When Frenchman Christian Bauer saw the Chinese fencing team he was hired to train for the Olympics the first thing he did was to send them all home.
“They were washed out through over-training and every one of them was carrying an injury,” he said. “So I gave them a vacation.”
The move upset Chinese sports officials, who summoned Bauer for a dressing down. After that, they watched his every move in the training gym under a banner that reads “Love your pain.”
PHOTO: AFP
Only when Bauer’s fencers swept all before them at the Asian Games in Doha in December 2006 was he left alone to train the team as he wished.
Bauer’s situation illustrates concerns among some top officials that over-training by Chinese coaches may be doing more harm than good to China’s Olympic medal hopes at the Aug. 8-Aug. 24 Games.
The sports ministry has gone so far as to urge coaches to sign contracts that commit them not to push their athletes too far.
And the chief medical officer of the China Olympic Committee, Li Guoping, recently acknowledged in an interview that some coaches lacked an understanding of the basic science behind training.
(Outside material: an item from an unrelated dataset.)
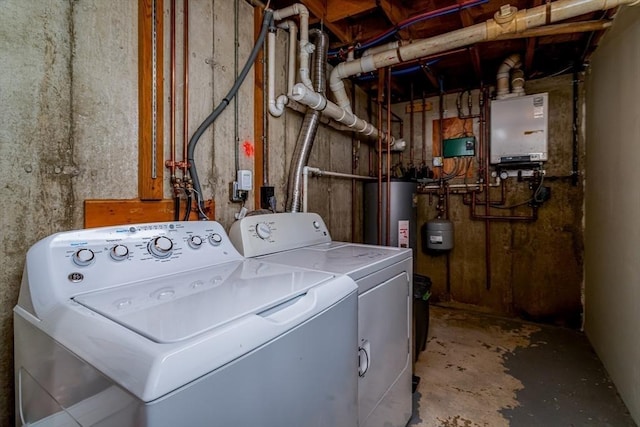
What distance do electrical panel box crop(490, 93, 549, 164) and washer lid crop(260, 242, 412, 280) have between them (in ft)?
7.36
Tom Maher, the Australian coach of China’s women’s basketball team, said that the Chinese work far harder than any other athletes he had ever seen.
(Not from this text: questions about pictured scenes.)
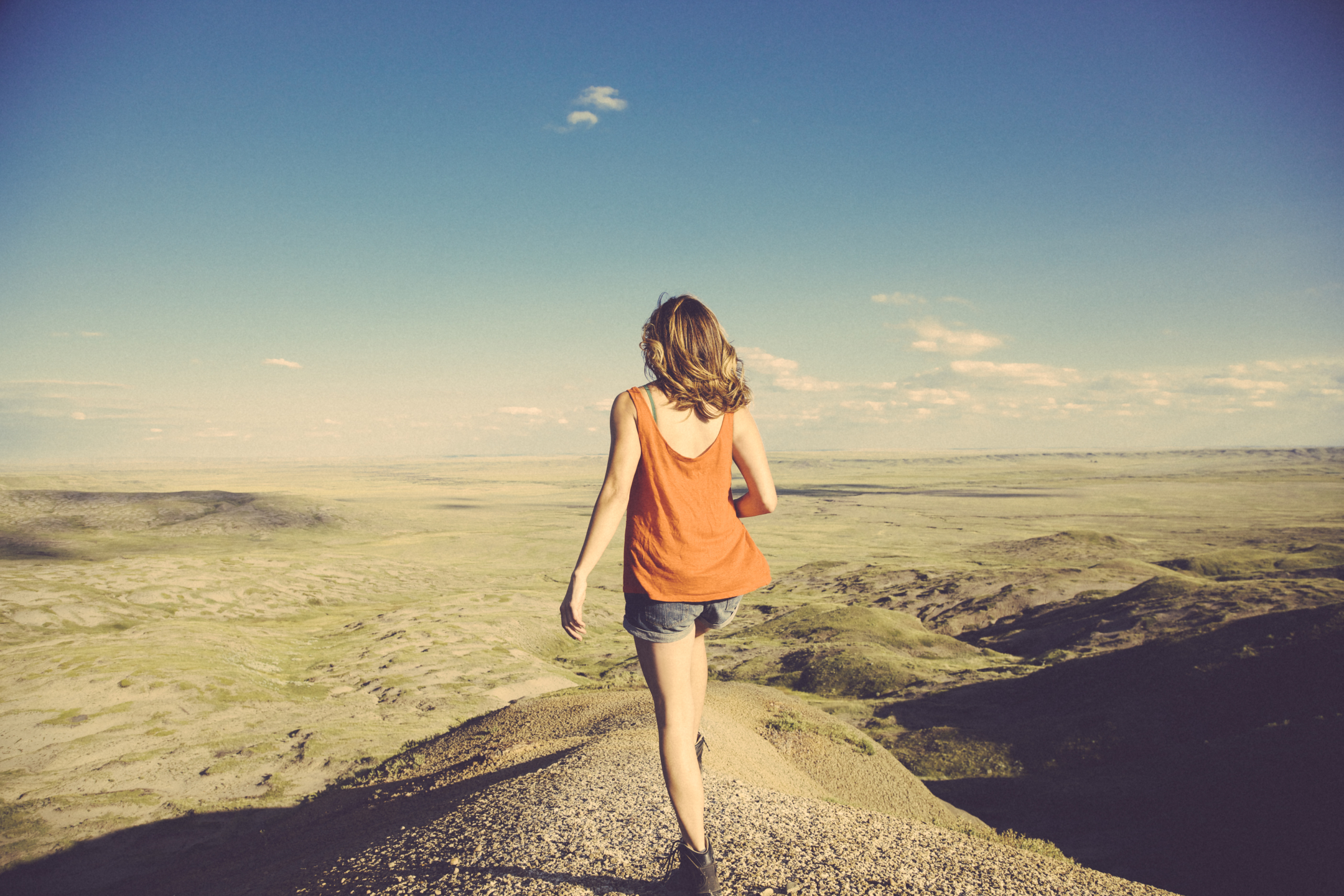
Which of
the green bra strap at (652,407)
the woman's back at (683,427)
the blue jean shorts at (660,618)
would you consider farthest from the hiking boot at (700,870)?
the green bra strap at (652,407)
“The logic here is: if two hours training is good, four must be better. If you can do eight hours, then 12 is better still,” said Maher, who was appointed in 2005.
He said that he had to put an end to training practices that were damaging his players.
“Going on 10,000m training runs doesn’t make you a better basketball player, probably the opposite,” he said.
Because they are forced from age seven, when they are recruited by sports schools, to engage in long distance running, many players are physically ruined for basketball when very young, he said.
Foreign coaches and athletes first began to take notice of China’s coaching regimen in the early 1990s when Ma Junren and his women distance runners began to rewrite the world record books.
Ma is best remembered for leading his young runners on brutal marathon-a-day high-altitude training sessions in the Tibetan foothills.
Those training methods live on today in the shape of runners like Zhou Chunxiu, 29, probably China’s strongest gold medal hope in track and field at the Beijing Games after Liu Xiang, the men’s 110m hurdles champion.
Zhou won the London marathon last year.